[BRANO DA LEGGERE]
------

Ho notato che, in questo contesto, le relazioni tra le insegnanti e gli ospiti dei progetti di accoglienza sono, in un certo senso, diverse da quelle che si creano con gli operatori.

Diverse come?

Forse le persone accolte, a scuola, sono più “brave”, parlano di tante cose, si confrontano; io stessa ho potuto imparare molto sulle altre culture e sul rispetto: tutte cose che posso portare con me in Francia.

Gli studenti stranieri partecipano attivamente alle lezioni?

Sì, soprattutto quelli del livello B1, che conoscono meglio l’italiano, ma anche il gruppo che conosce meno la lingua, con persone analfabete, è molto curioso, fa domande e si impegna molto.

L’obiettivo dell’integrazione è quello di rendere le persone autonome con percorsi individualizzati in modo che, una volta uscite, siano in grado di orientarsi da sole; ma c’è anche un lato umano in questo rapporto tra operatrici e operatori, da un lato, e ospiti dei progetti dall’altro.

Nella mia esperienza qui ho visto operatori che si prendono cura dei bisogni degli ospiti dei progetti, li ascoltano, hanno pazienza e tengono conto delle diverse situazioni individuali per costruire insieme il loro percorso di integrazione: gli dedicano tutto il tempo necessario; in Francia, invece, si va sempre molto veloci.

Hai partecipato a qualche attività di socializzazione? Erano interessati a vedere i luoghi, a confrontarsi con la storia e la cultura italiana?

Sì, ho partecipato a una visita a Celleno insieme a un gruppo di beneficiari. Penso che siano attività molto importanti perché li stimolano a visitare i luoghi, a conoscere la cultura e la storia locale, poi c’è anche un altro aspetto altrettanto importante, secondo me, quello della socializzazione; sono momenti in cui si condivide il cibo a pranzo, ci si parla e ci si conosce.

Quando avrai finito gli studi cosa pensi di fare?

Onestamente, non so ancora. Prima di venire a Viterbo pensavo che, dopo la laurea, avrei lavorato con i bambini in difficoltà ma adesso, dopo questa esperienza, penso di voler lavorare con i figli di famiglie straniere.

Alla fine di questa esperienza sei soddisfatta?

Sì, molto. Ho fatto conoscenze importanti per me, sia dal punto di vista umano che culturale. E mi è piaciuta l’équipe: siete tutti gentili.

Tornerai in Italia?

Mi piacerebbe molto tornare per fare un’altra esperienza, sì.

------

[DATI FORNITI]
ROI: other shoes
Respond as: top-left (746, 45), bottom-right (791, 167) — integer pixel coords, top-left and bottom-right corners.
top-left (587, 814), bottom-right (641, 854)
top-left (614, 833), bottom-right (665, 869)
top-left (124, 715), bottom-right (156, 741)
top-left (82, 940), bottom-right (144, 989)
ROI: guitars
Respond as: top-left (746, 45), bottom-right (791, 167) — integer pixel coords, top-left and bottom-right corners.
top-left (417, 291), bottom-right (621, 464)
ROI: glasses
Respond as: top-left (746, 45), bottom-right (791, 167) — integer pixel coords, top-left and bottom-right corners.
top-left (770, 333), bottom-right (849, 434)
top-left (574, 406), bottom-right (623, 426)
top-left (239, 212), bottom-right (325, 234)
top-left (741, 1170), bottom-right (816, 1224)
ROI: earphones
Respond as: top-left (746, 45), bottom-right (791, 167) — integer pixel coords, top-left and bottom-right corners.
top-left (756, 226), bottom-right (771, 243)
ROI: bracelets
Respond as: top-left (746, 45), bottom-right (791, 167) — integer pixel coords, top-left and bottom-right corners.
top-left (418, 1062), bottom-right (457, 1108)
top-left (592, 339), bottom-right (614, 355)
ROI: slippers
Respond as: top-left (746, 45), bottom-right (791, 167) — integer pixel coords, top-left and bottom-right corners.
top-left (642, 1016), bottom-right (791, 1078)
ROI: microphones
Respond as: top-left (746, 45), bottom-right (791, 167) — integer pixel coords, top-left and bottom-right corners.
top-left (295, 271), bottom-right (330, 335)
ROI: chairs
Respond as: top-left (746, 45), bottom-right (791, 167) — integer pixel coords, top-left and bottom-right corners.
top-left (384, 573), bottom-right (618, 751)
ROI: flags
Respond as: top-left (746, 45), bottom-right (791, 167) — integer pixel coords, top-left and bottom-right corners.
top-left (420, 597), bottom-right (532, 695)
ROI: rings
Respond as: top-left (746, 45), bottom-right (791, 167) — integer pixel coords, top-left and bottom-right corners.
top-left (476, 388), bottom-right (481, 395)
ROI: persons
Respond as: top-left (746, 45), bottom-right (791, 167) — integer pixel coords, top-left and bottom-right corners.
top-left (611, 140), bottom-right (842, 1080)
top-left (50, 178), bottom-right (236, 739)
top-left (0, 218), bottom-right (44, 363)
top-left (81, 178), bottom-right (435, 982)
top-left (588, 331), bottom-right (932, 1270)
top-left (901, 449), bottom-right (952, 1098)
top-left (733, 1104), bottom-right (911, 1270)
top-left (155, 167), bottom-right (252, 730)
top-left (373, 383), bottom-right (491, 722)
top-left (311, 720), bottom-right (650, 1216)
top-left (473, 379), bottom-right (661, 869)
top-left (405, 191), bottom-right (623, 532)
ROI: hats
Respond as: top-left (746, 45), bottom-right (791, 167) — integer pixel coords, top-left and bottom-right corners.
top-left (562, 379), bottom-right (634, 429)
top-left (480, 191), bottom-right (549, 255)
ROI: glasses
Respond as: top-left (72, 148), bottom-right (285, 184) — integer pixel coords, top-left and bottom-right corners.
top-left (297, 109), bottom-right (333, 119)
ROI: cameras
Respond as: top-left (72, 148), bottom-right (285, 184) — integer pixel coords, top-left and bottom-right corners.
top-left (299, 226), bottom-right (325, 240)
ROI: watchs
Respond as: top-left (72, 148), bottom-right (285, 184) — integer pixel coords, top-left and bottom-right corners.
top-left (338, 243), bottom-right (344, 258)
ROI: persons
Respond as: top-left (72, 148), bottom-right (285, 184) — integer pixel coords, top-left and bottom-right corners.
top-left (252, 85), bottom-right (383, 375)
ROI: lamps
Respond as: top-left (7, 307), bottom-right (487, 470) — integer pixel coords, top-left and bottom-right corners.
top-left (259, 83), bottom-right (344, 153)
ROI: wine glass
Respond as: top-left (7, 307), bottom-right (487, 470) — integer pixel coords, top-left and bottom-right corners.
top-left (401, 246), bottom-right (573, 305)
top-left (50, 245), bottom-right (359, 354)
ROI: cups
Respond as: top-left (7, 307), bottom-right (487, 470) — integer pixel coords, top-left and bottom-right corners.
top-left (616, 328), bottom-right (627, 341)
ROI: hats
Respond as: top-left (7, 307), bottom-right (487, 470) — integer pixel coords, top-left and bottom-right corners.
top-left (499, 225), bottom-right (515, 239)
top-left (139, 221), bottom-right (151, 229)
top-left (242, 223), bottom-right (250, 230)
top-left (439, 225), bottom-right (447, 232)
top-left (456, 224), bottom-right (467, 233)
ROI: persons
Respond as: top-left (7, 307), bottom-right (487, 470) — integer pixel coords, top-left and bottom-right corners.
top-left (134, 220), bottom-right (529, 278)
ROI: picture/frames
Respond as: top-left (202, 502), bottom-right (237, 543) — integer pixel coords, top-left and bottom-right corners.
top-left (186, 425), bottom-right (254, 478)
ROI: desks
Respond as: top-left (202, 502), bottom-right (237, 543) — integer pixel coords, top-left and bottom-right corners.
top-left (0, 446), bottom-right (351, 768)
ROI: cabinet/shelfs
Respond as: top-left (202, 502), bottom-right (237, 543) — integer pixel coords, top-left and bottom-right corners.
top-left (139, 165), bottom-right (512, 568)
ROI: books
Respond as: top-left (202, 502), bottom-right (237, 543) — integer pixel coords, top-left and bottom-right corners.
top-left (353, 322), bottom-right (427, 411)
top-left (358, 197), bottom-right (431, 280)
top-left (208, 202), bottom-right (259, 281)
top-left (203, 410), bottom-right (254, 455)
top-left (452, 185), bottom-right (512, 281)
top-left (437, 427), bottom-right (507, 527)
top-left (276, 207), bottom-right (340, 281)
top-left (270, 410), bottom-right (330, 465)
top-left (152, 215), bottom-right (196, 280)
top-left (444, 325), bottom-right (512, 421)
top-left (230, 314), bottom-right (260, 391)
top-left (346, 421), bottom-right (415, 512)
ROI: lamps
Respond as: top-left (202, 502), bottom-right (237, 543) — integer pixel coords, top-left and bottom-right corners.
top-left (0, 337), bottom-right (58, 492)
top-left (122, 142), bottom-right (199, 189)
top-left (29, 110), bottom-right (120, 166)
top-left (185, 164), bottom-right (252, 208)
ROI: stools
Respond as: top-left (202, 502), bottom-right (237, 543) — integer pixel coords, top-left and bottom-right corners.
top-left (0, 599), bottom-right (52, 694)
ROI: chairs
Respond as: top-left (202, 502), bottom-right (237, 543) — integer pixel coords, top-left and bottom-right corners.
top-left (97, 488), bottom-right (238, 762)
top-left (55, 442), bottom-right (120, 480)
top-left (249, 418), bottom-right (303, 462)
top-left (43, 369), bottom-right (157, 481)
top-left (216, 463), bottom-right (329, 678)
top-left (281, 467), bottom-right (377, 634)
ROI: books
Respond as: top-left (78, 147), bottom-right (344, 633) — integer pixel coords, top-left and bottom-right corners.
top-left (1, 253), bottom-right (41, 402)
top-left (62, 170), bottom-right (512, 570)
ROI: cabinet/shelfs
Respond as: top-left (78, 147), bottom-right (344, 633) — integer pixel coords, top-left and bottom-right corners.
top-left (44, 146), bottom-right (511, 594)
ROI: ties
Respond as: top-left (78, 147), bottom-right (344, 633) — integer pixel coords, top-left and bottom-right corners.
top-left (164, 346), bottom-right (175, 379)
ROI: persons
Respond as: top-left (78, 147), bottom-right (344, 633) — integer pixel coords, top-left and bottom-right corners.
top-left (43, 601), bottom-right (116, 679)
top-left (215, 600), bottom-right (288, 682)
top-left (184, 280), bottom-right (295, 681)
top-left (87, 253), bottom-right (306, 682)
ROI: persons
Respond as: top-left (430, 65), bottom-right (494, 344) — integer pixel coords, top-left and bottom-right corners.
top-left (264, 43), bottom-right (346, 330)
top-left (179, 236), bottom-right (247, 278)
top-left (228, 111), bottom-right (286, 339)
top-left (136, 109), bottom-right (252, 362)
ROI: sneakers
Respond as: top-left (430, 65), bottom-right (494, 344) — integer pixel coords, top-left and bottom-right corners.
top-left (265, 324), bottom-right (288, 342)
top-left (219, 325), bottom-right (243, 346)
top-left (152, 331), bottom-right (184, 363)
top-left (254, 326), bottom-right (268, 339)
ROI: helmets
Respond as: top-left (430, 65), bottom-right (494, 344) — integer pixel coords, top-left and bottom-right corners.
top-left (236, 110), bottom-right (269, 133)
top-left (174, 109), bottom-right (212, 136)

------

[ESERCIZIO SCRITTO]
Rispondi brevemente alle domande sull'intervista.
(a) Quale località ha visitato la persona intervistata insieme a un gruppo di beneficiari?
(b) Quali studenti stranieri partecipano soprattutto attivamente alle lezioni?
(c) Prima di venire a Viterbo, con chi pensava di lavorare dopo la laurea la persona intervistata?

[RISULTATO CORRETTO]
(a) Celleno.
(b) Quelli del livello B1, che conoscono meglio l'italiano.
(c) Con i bambini in difficoltà.